Aug. 3 (Bloomberg) -- Overseas funds pulled money from South Korean stocks for a fourth month in July and boosted holdings of local-currency bonds as Europe’s debt crisis damped demand for riskier assets.
International investors, led by funds in the U.K., Cayman Islands and France, reduced ownership of equities by 710 billion won ($628 million), the Financial Supervisory Service said in an e-mailed statement today. Foreigners increased holdings of fixed-income securities by 1.4 trillion won to a record 89.7 trillion won, after cutting ownership in June, the FSS said in the statement.
European Central Bank President Mario Draghi pledged on July 26 to do whatever it takes to preserve the euro, while the International Monetary Fund said four days later that an orderly adjustment process to resolve Europe’s crisis is likely to be prolonged and costly.

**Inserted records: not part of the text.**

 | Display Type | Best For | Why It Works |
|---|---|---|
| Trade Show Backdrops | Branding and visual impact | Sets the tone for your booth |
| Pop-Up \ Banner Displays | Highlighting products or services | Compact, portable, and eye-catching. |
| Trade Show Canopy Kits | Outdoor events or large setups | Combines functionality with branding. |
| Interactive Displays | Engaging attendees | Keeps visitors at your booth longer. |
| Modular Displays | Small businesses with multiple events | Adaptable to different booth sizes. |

The yield on South Korea’s three-year government bonds declined 45 basis points last month to 2.85 percent, the biggest drop for a benchmark note of that maturity since December 2008.
“We saw investors’ extreme preference for safer assets last month,” Lee Jin Woo, a fund manager at Seoul-based KTB Asset Management Co., which oversees $5.8 billion in assets, said in an interview yesterday. “Since Draghi’s comments, risk appetite appears to be coming back a bit.”

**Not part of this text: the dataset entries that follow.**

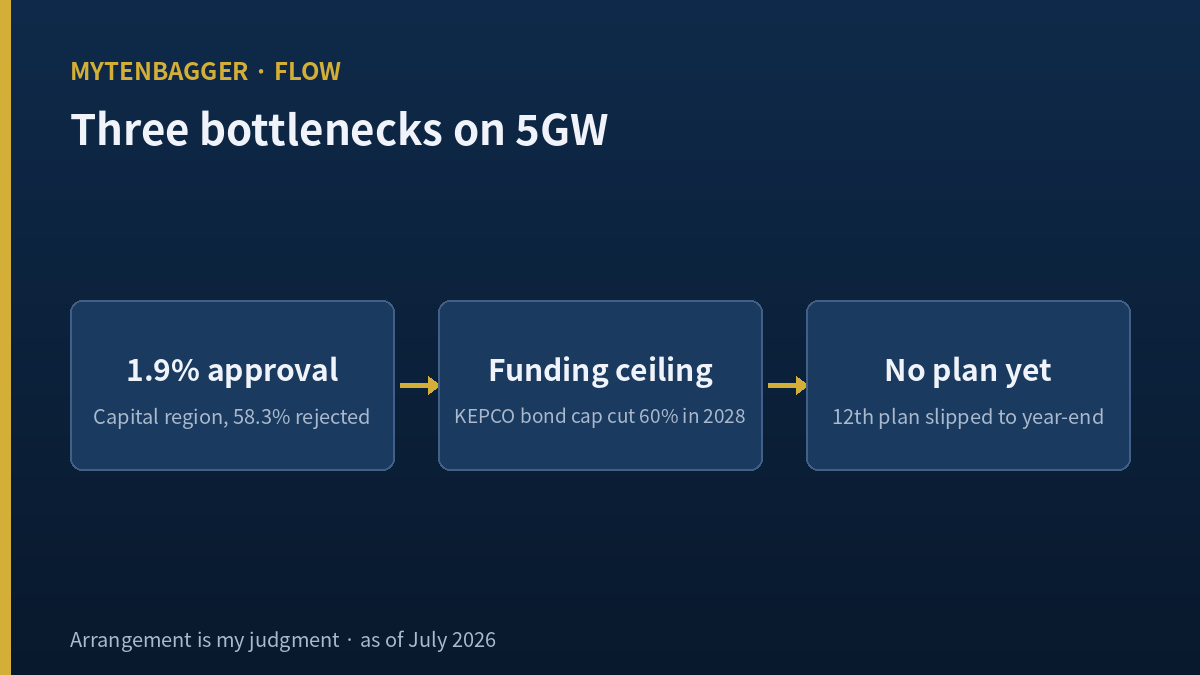 MYTENBAGGER · FLOW

Three bottlenecks on 5GW

1.9% approval
Capital region, 58.3% rejected

Funding ceiling
KEPCO bond cap cut 60% in 2028

No plan yet
12th plan slipped to year-end

Arrangement is my judgment · as of July 2026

Foreign holdings of South Korean equities amounted to 379.9 trillion won at the end of July, accounting for 31.6 percent of shares listed on the Korea Exchange. The Kospi index of shares touched a nine-month low on July 25.
The won advanced 1.3 percent to 1,130.55 per dollar in July, following a 3.1 percent gain in June, according to data compiled by Bloomberg.
Investors from Norway were the biggest buyers of Korean debt in July, raising holdings by 1.5 trillion won, according to today’s statement. Funds from China and France followed, increasing ownership by 447 billion won and 195 billion won, respectively. The biggest sellers were from the U.S., Australia and Malaysia.
U.S. benchmark 10-year bond yields were 1.5 percent on Aug. 1, compared with 3.14 percent for similar-maturity South Korean notes. Investors including global central banks were attracted by the relatively high yields on offer, the financial regulator said in its statement.